(Spatial question entries)
______________________________

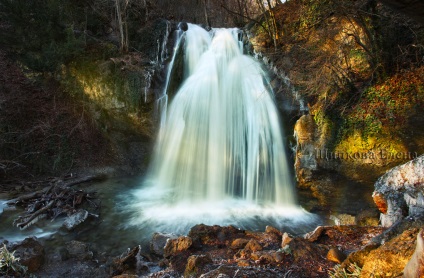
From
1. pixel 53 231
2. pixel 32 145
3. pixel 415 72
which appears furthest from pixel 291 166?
pixel 32 145

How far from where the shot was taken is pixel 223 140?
9.60 metres

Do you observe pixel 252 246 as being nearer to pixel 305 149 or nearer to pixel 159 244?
pixel 159 244

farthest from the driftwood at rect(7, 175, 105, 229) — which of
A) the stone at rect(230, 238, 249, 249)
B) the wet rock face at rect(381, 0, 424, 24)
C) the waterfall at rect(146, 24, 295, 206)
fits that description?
the wet rock face at rect(381, 0, 424, 24)

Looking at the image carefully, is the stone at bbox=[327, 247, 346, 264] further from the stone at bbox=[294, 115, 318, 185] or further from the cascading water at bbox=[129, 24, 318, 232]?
the stone at bbox=[294, 115, 318, 185]

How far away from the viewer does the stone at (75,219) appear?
6.62 metres

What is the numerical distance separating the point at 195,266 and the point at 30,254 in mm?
3162

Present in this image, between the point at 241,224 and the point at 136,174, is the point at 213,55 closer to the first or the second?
the point at 136,174

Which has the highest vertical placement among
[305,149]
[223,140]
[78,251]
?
[223,140]

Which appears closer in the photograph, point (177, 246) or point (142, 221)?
point (177, 246)

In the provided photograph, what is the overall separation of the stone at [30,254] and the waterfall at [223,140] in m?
4.17

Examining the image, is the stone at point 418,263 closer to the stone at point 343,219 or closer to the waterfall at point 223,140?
the stone at point 343,219

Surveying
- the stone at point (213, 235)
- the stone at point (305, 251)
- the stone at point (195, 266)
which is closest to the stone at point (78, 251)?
the stone at point (213, 235)

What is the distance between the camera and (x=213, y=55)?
450 inches

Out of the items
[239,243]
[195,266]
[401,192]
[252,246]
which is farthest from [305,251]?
[401,192]
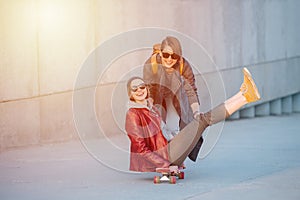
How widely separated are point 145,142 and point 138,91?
49 cm

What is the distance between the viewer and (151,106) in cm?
984

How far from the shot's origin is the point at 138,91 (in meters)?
9.57

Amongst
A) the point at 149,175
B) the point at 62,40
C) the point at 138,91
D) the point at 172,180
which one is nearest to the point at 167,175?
the point at 172,180

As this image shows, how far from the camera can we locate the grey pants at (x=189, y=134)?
9.61 meters

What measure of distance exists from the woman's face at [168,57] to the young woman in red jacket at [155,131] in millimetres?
291

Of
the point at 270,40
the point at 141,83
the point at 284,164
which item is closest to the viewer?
the point at 141,83

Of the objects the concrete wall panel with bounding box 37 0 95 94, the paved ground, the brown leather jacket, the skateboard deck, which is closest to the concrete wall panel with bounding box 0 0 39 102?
the concrete wall panel with bounding box 37 0 95 94

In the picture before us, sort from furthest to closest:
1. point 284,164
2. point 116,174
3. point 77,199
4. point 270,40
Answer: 1. point 270,40
2. point 284,164
3. point 116,174
4. point 77,199

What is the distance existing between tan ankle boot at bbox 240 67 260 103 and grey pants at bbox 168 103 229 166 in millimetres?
258

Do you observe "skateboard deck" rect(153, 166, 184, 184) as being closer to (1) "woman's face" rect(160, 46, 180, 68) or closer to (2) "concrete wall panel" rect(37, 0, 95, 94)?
(1) "woman's face" rect(160, 46, 180, 68)

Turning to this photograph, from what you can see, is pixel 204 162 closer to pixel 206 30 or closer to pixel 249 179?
pixel 249 179

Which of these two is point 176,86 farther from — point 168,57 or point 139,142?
point 139,142

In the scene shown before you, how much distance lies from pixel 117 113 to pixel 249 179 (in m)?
4.18

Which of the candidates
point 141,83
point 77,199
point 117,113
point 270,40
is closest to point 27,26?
point 117,113
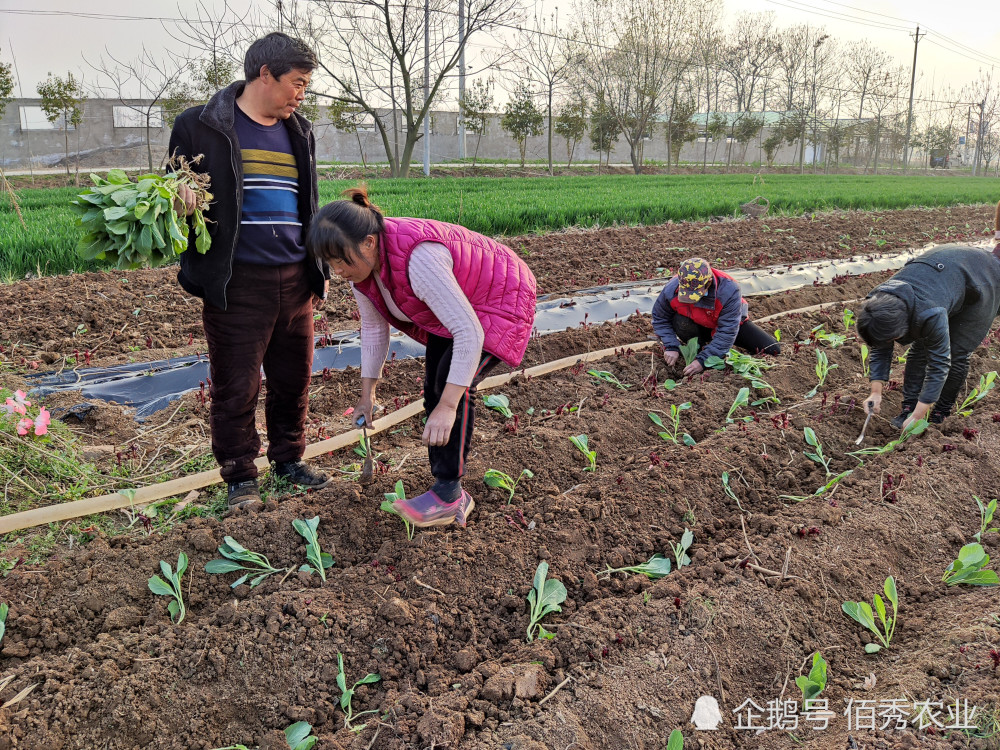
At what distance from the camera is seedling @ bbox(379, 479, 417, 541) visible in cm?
271

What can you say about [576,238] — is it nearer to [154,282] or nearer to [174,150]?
[154,282]

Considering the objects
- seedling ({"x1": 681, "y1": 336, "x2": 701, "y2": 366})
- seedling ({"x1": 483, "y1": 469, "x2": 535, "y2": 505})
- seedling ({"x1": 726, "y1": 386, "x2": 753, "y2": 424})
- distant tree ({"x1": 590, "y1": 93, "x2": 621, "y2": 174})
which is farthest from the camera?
distant tree ({"x1": 590, "y1": 93, "x2": 621, "y2": 174})

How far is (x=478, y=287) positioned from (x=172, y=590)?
1.53 meters

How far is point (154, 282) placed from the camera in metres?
6.18

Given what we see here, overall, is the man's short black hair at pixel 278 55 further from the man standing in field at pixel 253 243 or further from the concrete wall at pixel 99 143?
the concrete wall at pixel 99 143

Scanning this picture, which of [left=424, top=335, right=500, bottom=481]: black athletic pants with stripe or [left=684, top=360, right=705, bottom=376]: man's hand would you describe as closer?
[left=424, top=335, right=500, bottom=481]: black athletic pants with stripe

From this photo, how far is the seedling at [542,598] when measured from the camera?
7.61ft

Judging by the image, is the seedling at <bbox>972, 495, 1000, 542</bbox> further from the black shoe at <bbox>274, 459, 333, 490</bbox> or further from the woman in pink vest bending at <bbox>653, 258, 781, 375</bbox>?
the black shoe at <bbox>274, 459, 333, 490</bbox>

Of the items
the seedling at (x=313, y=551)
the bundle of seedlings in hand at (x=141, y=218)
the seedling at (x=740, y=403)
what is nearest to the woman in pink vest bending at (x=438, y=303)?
the seedling at (x=313, y=551)

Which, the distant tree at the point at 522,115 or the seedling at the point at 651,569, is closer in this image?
the seedling at the point at 651,569

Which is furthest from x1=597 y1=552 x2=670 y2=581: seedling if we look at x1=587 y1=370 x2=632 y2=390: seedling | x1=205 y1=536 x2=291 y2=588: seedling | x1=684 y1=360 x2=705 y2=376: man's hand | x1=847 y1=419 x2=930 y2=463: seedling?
x1=684 y1=360 x2=705 y2=376: man's hand

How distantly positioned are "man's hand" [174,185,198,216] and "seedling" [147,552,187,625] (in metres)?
1.27

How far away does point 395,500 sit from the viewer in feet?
9.25

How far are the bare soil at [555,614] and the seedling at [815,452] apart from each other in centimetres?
6
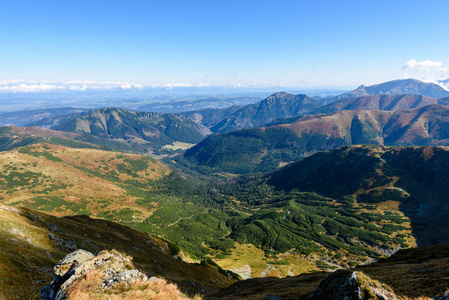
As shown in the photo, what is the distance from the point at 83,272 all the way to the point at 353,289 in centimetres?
2589

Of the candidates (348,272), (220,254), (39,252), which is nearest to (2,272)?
(39,252)

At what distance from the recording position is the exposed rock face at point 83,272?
1967 cm

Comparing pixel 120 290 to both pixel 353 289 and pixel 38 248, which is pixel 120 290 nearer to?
pixel 353 289

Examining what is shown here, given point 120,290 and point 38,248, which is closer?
point 120,290

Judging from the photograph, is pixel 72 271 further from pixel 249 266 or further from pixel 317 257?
pixel 317 257

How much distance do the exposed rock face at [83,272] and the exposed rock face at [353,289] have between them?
745 inches

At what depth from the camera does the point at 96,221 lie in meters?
96.0

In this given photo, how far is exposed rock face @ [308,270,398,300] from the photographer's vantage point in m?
16.5

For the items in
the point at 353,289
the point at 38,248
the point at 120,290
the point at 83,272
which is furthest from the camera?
the point at 38,248

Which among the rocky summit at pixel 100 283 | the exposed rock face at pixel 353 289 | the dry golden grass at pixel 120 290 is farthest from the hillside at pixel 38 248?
the exposed rock face at pixel 353 289

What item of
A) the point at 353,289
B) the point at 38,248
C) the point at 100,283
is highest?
the point at 353,289

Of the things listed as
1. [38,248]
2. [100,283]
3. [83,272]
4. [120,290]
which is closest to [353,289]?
[120,290]

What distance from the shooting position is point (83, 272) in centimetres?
2077

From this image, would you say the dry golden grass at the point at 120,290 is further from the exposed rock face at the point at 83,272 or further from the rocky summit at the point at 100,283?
the exposed rock face at the point at 83,272
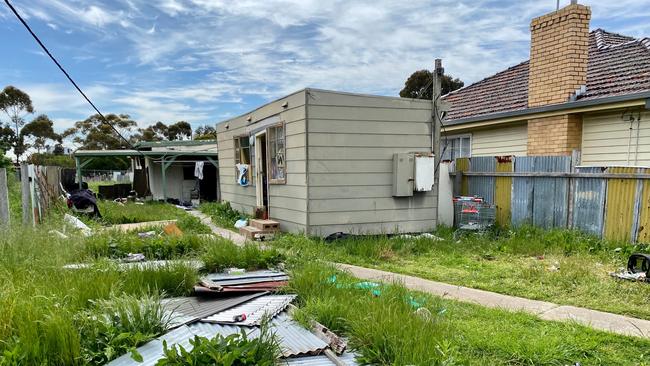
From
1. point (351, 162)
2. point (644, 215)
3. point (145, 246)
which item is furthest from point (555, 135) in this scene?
point (145, 246)

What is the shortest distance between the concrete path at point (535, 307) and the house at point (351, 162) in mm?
2377

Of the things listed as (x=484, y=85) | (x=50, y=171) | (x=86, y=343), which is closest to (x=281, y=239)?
(x=86, y=343)

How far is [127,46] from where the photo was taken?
12.4 m

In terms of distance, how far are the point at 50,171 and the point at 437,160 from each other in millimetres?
10170

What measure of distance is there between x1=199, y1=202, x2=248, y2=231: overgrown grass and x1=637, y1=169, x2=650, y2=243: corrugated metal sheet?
788cm

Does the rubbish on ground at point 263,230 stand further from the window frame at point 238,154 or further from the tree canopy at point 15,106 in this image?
the tree canopy at point 15,106

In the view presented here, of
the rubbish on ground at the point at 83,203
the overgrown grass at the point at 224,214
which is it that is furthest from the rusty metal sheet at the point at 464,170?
the rubbish on ground at the point at 83,203

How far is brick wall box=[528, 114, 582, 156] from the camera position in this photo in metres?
7.91

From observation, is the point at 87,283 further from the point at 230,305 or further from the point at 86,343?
the point at 230,305

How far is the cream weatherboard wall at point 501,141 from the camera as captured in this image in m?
9.27

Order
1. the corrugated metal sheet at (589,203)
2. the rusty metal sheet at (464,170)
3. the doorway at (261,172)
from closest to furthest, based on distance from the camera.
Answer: the corrugated metal sheet at (589,203)
the rusty metal sheet at (464,170)
the doorway at (261,172)

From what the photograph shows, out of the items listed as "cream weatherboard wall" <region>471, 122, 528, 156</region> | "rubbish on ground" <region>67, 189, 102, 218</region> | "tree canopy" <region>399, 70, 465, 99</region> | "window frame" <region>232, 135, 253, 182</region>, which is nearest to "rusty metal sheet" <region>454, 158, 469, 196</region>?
"cream weatherboard wall" <region>471, 122, 528, 156</region>

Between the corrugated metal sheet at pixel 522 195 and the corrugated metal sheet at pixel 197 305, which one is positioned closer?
the corrugated metal sheet at pixel 197 305

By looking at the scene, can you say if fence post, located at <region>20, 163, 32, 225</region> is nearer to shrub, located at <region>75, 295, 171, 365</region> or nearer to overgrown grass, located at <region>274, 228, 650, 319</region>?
overgrown grass, located at <region>274, 228, 650, 319</region>
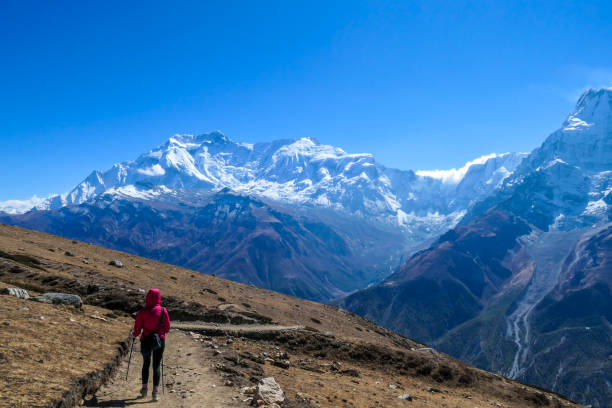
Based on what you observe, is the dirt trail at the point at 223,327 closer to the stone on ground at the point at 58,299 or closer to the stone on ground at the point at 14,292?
the stone on ground at the point at 58,299

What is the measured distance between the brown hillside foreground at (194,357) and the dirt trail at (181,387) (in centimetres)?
5

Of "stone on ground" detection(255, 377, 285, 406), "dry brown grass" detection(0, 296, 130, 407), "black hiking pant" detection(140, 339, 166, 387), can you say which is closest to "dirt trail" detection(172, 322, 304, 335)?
"dry brown grass" detection(0, 296, 130, 407)

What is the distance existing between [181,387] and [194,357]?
6.22m

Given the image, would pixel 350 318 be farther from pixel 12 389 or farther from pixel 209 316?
pixel 12 389

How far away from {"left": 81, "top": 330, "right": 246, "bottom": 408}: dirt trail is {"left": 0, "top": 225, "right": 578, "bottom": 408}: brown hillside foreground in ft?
0.17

______________________________

* Task objective
Starting with the line that contains "What is the measured", repeat each line through the last one exactly as it appears. Include both ends and nothing more.

* Answer to this exercise
What is the measured distance between the brown hillside foreground at (194,357) and the dirt trail at (181,387) (in centimetres)?
5

Of "stone on ground" detection(255, 377, 285, 406), "dry brown grass" detection(0, 296, 130, 407), "black hiking pant" detection(140, 339, 166, 387), can you say which is closest to "dirt trail" detection(172, 322, 304, 335)?
"dry brown grass" detection(0, 296, 130, 407)

What is the distance existing between [181,387] and [194,357]?
6.22m

Given the image, would pixel 350 318 be farther from pixel 12 389 or farther from pixel 209 316?
pixel 12 389

How far away from {"left": 81, "top": 330, "right": 246, "bottom": 408}: dirt trail is {"left": 0, "top": 225, "right": 578, "bottom": 408}: brown hillside foreground in ft?
0.17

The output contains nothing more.